Course detail

LCE5809 - Survival Analysis

Credit hours

In-class work
per week
per week
15 weeks
120 hours

Edwin Moises Marcos Ortega
Fábio Prataviera

The set of techniques and statistical models for the analysis of data whose response variable is the time
until the occurrence of an event (for example, the death of an individual) is called survival analysis.
These data are often censured, i.e. the comments are incomplete in that, for some reason it was not
possible to observe the occurrence of the event. In this sense, will be developed and applied techniques
of analysis of survival in agronomic experiments and related areas, showing the estimation techniques,
verification of adjustment of the models, analysis of waste and diagnostics, as well as inference and
obtaining the confidence intervals. The specific objectives are: (i). To study and to determine the
distribution of the times of failure; ii) compare the times of failure for different groups. (iii) study the
prognostic value of possible risk factors.

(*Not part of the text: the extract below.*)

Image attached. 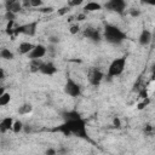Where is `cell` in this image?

1 Introduction 2. Basic concepts: time of failure, types of censorship, data representation of survival. 3.
Functions of interest: Function of survival, function of risk, relationship between the functions. 4. Nonparametric
methods for the analysis of data on survival: the Kaplan-Meier analysis, actuarial estimator
or ironing board of life, Nelson-Aalen estimator, the comparison of survival curves. 5. Proportional
Hazards Model: Cox regression model, pets of physical, checking the assumption of the Cox proportional
hazards and analysis of waste. 6. Parametric methods for the analysis of data on survival: basic
distributions in survival analysis (Exponential, Weibull, Log-normal, extreme value, generalized Range,
Weibull Multiple, Weibull-exponenciado), pets of parameters, confidence interval of parameters, choose
the appropriate distribution. 7. Models of regression in the analysis of survival: the logistic regression
models, exponential, Weibull widespread range, inference in logistic regression models and analysis of
waste and diagnosis. 8. Regression models with cure fraction. 9. Regression models bivariates with
censored data. 10. Regression models with random effect.